Friday, August 27, 2004


CCN is finally over, the weekends have finally arrived, and I can finally catch some good sleep for the weekend to recharge whatever I've lost and will be needing for the following week. I'll be going to get my hair re-done tomorrow to an ashbrown since the burning red faded so badly to orangey-blond, and hopefully catch a good movie.

Alright I need a shut-eye. Till the next...

Thursday, August 26, 2004


God damn it. I'm shagged to the bones. I desperately need sleep, but the amount of work assigned lately never seems to allow that.

Wednesday, August 25, 2004


I got my hair done burning red, but it has already begun to fade, and it's only day 2. My coughing seemingly never ceases; my lungs seem to be squeezing so tight at every cough that I feel like throwing up blood. (Haha. Exaggeration there.) Storytelling was fine today, mainly due to the fact that he didn't turn up for lectures again. I moved seats just to prevent myself from taking peeks at him, and he skipped it.

In approximately 8 hours, he and I will coincidentally be casting in a friend's, the same friend's, video. Nervousness is pretty much taking control over me now and I don't think I'd know the manner I should react tomorrow the moment he appears, after being missing in action for more than two weeks. I cannot believe I offered my acting services to this friend's project without even checking the other cast members. Bottom line is, I think I'm freaking out. I don't wish to see him, I don't wish for feelings and emotions to rush back and surge through me so violently. Everything seems unnatural now - fallacy at its extreme. I pray all this is just infatuation at it's insanity, and nothing more.

Tuesday, August 24, 2004

The truth is tearing up my heart
I can't recognize this place
The endless road without a stop sign
Can't even find a stranger this time

Why am I still holding back my tears
In this loneliness there's nothing to fear
Every chord still seems a wonder
How we could be together
Everytime I ask if this would be the last
Why am I still talking to myself
Hoping you will have the keys to my cell
Every song might calm the weather
But it just draws me deeper
How do I get out of this
I think I never will

A crystal's forming in the eye
Maybe this would be the last
The winding path down my face
Till I begin to taste the bitterness inside

Friday, August 20, 2004

So decisions for subject electives have already been made and finalised according to preferences, and it's a step closer towards the second semester. Nineth week and they're already hurrying students to plan and schedule their next half year of their lives. Everything's too soon, everything began too soon, everything will end soon as well. I bumped into several old school juniors today at school, and out of the five I coincided with, I smiled only at one. Ho ho, so much for seniorship. It's pretty scary, how you make friends, and eventually have to lose them, regardless of how close friends will ever be, although I have to admit I have one really fantastic friend, Pris, who's always right-on-the-moment available and opened-ears to all my troubles. It astounds and baffles me that people around me actually don't have prickened consciences whenever they commit wrong or let people down. Their worlds are built around themselves, and it's a sick feeling I get whenever I personally witness this harsh reality of life itself, and it's unfortunate that everything has to flow this manner. It's not what God has planned to be, really. I've been very spiritually-conscious of late, and I guess it's a good sign of the changes in me. I'm planning to maintain this Me and perhaps get in touch with God since I've been out of contact with my faith for pretty long.

Given records.
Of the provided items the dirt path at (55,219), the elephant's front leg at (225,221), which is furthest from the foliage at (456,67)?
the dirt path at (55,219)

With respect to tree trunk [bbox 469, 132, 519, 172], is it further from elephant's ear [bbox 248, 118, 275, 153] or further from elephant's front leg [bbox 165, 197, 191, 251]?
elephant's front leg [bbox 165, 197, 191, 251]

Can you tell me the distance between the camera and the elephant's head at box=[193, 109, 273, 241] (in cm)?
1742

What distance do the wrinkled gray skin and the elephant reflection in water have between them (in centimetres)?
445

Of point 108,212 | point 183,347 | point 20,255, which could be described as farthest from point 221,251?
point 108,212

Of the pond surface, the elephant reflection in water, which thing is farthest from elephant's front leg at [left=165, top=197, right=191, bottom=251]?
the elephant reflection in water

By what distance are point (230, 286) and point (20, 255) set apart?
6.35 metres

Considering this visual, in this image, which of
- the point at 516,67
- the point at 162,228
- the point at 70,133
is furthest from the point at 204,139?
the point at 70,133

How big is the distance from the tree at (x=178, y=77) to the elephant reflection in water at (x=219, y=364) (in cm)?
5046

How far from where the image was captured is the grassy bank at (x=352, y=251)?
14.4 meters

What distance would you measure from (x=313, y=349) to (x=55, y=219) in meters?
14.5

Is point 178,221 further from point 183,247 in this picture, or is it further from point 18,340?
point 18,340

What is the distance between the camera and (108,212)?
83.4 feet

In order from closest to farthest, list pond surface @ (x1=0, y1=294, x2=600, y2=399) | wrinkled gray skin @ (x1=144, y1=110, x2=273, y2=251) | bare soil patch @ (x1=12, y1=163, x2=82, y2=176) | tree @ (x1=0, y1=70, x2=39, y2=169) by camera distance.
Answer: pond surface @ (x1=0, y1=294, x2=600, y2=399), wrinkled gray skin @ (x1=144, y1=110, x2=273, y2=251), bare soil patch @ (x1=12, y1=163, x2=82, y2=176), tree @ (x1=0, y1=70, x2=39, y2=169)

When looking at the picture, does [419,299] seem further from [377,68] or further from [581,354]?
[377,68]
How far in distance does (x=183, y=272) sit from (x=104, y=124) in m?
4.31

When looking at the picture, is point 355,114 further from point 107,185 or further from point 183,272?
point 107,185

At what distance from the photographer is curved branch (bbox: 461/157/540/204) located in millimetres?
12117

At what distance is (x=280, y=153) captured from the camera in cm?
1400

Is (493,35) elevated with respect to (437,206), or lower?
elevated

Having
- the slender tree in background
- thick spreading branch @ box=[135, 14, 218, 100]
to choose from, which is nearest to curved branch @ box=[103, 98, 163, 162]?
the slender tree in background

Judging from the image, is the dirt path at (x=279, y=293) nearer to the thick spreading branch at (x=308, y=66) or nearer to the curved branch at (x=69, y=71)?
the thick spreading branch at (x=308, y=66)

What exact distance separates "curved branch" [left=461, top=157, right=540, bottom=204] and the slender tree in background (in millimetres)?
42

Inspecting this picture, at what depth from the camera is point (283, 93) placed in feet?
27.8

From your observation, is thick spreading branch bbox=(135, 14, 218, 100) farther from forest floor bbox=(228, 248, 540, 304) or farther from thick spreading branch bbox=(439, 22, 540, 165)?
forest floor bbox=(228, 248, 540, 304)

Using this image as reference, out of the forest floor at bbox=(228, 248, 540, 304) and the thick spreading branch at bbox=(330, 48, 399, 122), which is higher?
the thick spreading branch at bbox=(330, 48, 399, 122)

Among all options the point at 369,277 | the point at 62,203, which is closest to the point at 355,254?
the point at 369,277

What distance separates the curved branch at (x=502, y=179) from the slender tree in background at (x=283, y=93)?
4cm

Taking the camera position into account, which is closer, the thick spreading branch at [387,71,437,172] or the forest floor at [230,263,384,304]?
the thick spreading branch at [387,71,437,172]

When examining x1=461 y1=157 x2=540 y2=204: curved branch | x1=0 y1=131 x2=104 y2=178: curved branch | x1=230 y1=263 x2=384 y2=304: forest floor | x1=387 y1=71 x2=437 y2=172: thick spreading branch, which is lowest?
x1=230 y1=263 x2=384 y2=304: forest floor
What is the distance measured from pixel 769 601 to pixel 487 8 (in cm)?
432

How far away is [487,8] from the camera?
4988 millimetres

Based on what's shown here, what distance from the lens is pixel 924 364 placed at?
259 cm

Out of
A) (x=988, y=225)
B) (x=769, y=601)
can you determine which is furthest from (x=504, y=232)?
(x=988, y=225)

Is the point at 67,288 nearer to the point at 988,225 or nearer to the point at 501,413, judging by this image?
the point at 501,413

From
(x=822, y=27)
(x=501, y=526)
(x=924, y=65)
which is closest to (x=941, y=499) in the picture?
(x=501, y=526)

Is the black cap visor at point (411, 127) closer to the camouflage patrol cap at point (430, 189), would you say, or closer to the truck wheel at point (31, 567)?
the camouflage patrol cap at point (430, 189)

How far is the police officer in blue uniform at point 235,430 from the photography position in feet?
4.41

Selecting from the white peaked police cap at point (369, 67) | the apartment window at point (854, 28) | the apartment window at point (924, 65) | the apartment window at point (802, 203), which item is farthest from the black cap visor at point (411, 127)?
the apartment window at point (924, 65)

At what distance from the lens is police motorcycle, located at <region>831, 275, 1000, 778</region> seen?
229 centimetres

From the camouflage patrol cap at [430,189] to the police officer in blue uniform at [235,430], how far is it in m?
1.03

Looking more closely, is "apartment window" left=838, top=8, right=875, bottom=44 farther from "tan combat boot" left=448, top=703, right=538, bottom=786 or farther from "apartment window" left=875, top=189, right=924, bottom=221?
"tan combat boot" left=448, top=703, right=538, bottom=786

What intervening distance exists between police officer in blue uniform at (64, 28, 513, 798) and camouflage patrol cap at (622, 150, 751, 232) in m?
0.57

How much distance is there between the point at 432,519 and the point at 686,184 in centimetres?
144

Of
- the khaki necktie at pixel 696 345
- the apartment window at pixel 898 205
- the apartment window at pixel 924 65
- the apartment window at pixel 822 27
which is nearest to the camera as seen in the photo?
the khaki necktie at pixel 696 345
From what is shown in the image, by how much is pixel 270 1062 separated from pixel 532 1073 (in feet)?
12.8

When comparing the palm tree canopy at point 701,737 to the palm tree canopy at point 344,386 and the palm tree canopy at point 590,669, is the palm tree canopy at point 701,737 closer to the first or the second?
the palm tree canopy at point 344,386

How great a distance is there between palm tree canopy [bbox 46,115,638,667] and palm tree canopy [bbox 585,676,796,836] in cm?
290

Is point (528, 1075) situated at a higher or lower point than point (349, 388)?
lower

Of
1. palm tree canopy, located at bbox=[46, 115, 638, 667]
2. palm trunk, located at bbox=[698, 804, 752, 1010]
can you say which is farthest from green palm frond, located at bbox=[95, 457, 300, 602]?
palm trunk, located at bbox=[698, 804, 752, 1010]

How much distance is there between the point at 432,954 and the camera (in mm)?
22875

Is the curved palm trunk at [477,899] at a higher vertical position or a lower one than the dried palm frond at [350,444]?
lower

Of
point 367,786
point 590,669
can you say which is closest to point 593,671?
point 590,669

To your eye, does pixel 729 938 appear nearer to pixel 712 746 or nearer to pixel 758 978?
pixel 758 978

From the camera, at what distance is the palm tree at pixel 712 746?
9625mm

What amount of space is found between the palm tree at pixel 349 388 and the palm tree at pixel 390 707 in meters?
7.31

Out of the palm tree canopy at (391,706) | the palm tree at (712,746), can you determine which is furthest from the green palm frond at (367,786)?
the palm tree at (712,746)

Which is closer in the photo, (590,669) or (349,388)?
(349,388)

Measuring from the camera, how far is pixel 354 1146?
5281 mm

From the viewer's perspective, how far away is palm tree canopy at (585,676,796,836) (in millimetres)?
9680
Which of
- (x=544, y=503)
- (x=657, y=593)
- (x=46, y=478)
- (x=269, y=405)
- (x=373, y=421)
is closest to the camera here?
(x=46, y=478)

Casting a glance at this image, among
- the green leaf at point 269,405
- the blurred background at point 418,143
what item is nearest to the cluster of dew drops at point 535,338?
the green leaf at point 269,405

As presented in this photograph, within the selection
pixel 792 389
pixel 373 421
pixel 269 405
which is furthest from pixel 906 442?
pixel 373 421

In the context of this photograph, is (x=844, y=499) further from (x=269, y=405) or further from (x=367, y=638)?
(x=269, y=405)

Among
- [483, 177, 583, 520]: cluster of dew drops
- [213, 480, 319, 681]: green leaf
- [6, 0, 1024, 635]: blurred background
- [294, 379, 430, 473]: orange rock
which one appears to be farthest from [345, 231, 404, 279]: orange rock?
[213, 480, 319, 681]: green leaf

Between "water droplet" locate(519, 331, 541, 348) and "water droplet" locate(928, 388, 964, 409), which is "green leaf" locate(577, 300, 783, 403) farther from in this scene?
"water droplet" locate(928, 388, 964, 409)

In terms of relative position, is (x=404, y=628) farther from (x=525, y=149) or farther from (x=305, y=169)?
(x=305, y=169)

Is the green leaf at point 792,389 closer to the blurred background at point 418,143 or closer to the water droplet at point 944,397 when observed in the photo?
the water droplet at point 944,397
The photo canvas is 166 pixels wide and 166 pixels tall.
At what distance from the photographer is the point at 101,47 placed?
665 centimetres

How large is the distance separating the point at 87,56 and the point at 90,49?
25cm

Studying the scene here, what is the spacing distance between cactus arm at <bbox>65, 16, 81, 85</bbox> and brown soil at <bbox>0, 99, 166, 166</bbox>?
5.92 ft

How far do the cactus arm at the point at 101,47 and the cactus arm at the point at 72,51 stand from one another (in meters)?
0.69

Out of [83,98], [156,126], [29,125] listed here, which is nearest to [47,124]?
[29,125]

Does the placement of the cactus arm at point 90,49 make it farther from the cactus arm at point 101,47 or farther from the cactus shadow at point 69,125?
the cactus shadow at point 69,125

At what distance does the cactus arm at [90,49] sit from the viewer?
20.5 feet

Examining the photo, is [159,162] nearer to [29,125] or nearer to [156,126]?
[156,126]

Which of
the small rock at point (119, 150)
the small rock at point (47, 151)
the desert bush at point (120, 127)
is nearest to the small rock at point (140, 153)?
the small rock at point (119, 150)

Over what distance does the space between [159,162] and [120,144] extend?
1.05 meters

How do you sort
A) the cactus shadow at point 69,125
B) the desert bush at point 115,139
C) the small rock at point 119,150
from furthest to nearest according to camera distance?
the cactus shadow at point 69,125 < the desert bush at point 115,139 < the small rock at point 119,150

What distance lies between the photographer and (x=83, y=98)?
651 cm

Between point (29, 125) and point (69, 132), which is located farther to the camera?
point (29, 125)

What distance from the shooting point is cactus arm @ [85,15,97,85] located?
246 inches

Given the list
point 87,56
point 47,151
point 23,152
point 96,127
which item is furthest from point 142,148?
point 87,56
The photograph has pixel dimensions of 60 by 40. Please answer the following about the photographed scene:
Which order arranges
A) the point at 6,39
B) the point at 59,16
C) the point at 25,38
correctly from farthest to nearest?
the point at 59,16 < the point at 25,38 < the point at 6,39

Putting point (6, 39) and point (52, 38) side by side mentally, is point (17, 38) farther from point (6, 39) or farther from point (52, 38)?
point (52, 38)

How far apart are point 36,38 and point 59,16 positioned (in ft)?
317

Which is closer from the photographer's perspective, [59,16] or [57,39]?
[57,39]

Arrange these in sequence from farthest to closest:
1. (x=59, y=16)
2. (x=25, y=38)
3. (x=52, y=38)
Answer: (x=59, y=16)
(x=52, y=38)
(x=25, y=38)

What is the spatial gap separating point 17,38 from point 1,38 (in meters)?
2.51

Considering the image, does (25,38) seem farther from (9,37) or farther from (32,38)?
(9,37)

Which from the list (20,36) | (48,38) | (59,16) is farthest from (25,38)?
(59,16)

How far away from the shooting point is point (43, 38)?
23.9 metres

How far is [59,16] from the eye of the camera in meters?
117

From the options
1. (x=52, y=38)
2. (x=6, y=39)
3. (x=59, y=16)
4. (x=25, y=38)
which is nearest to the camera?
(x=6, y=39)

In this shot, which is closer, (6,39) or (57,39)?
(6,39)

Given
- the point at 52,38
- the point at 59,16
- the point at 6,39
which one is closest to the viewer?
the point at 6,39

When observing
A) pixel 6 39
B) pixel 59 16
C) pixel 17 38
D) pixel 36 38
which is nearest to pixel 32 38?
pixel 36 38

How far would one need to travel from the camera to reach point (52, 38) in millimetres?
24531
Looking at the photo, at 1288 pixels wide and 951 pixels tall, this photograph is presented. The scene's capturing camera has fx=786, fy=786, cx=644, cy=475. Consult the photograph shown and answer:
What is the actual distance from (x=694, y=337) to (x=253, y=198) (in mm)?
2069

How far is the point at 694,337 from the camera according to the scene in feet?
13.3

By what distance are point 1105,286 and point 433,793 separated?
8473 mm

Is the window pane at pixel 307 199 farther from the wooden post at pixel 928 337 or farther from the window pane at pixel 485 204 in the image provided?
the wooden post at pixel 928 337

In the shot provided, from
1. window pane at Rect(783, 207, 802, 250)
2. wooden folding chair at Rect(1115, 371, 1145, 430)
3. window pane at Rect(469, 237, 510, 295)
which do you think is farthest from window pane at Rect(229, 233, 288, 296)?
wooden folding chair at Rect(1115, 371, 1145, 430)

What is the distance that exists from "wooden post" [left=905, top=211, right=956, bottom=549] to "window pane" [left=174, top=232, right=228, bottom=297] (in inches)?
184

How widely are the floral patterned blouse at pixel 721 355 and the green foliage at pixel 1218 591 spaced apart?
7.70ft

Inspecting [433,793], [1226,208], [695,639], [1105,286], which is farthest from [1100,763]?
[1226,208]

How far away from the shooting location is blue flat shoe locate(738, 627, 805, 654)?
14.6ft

Exercise brief. Say whether each statement agrees with the dated blog posts, answering yes or no and quoting the words of the posts that decide it. 1. The writer planned to have their hair re-done to an ashbrown shade. 2. The burning red hair color held for a week before it started to fade. 3. The writer checked who else was in the cast before offering to act in the friend's video.

Output below.
1. Yes: "I'll be going to get my hair re-done tomorrow to an ashbrown"
2. No: "it has already begun to fade, and it's only day 2"
3. No: "I offered my acting services to this friend's project without even checking the other cast members"